The narrative device is also a way for Boyden to balance the historical perspectives in his story. Despite being a work of fiction, Boyden intended the book as an accurate representation of the period in which it takes place. In an interview with Shelagh Rogers, host of CBC Radio’s The Next Chapter, Boyden said that the book is “a navigation of where I feel we are now, but looking back four-hundred-plus years”, a piece of the puzzle in the birthing of a nation that is “incredibly complex and rich in its history.”
The historical context of the events in The Orenda forms the foundation for centuries of conflict surrounding the status of Aboriginal peoples in Canada, conflict that is ongoing today. Indeed, in his spoken-word opening statement for The Orenda on Canada Reads, Wab Kinew rhymed that “reconciliation with the indigenous nations is the biggest social justice issue awaiting confrontation.” Later in the show, Kinew explained why The Orenda is relevant to present-day issues.
“What this book does is it introduces us to the original worldviews, the original clash of cultures, and it fundamentally boils down to the question: ‘Do we own the land, or does the land own us?’ and that is still the same conflict that is rising up all over [Canada] today.”
Kinew cast The Orenda as a tool for reconciliation because of the way the book explores the interactions between early settlers and indigenous nations. Critics of The Orenda, however, say that Boyden’s depiction of native culture is not necessarily accurate, and that in fact the book may only serve to reinforce existing stereotypes.
In particular, these critics- First Nations scholars among them- point to the profusion of violence between natives (graphic torture and battle scenes abound in The Orenda) as not only inaccurate, but also as serving as a “moral alibi” for the inevitability of colonialism and thus a “comforting tale for Canadians,” in the words of Ryerson University professor Hayden King.
Cultural relevance aside, The Orenda is a gripping read. Boyden succeeds in evoking a world that is all at once strangely alien and deeply human; his poetic prose interleaves scenes of brutal torture with depictions of loving relationships in a way that is visceral and profoundly moving.

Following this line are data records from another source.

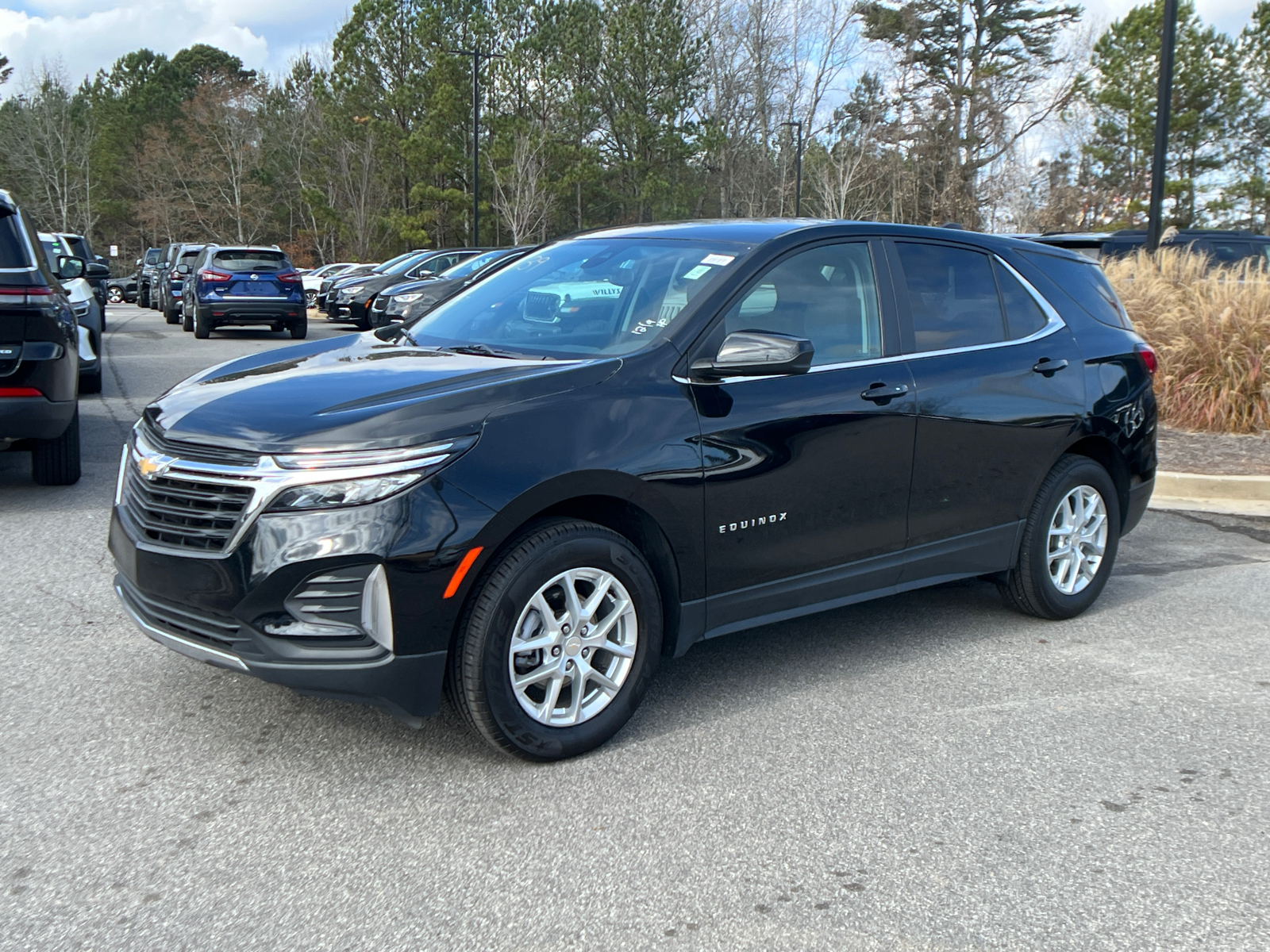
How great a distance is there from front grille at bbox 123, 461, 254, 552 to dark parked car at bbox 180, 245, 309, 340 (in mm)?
19822

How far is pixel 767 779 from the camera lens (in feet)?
12.1

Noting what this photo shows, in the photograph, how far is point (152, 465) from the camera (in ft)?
12.0

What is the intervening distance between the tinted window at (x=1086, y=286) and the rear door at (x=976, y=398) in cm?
23

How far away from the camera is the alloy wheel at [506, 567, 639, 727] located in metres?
3.65

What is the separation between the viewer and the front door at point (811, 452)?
409 centimetres

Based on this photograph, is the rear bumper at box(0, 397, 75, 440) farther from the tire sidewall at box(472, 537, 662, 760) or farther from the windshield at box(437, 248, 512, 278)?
the windshield at box(437, 248, 512, 278)

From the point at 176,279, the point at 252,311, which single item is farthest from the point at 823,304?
the point at 176,279

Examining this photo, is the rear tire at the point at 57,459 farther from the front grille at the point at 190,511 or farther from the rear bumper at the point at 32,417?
the front grille at the point at 190,511

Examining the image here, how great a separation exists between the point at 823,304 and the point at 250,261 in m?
20.5

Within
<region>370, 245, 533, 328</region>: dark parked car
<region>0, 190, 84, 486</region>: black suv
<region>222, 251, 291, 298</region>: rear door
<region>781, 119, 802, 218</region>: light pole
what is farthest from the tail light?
<region>781, 119, 802, 218</region>: light pole

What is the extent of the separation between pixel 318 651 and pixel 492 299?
6.63 feet

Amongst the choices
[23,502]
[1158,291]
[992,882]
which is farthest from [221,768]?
[1158,291]

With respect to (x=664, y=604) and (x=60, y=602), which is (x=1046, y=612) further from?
(x=60, y=602)

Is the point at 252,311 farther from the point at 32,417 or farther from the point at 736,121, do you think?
the point at 736,121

The orenda is the soul, or spiritual force, that the Iroquois and Huron believe all things, animate and inanimate, possess. Joseph Boyden’s book of the same name deserves a spot alongside his wonderful novels Three Day Road and Through Black Spruce, that much is certain. Whether or not he has truly succeeded in, as Shelagh Rogers put it, “[giving] this history an orenda”, however, remains to be seen.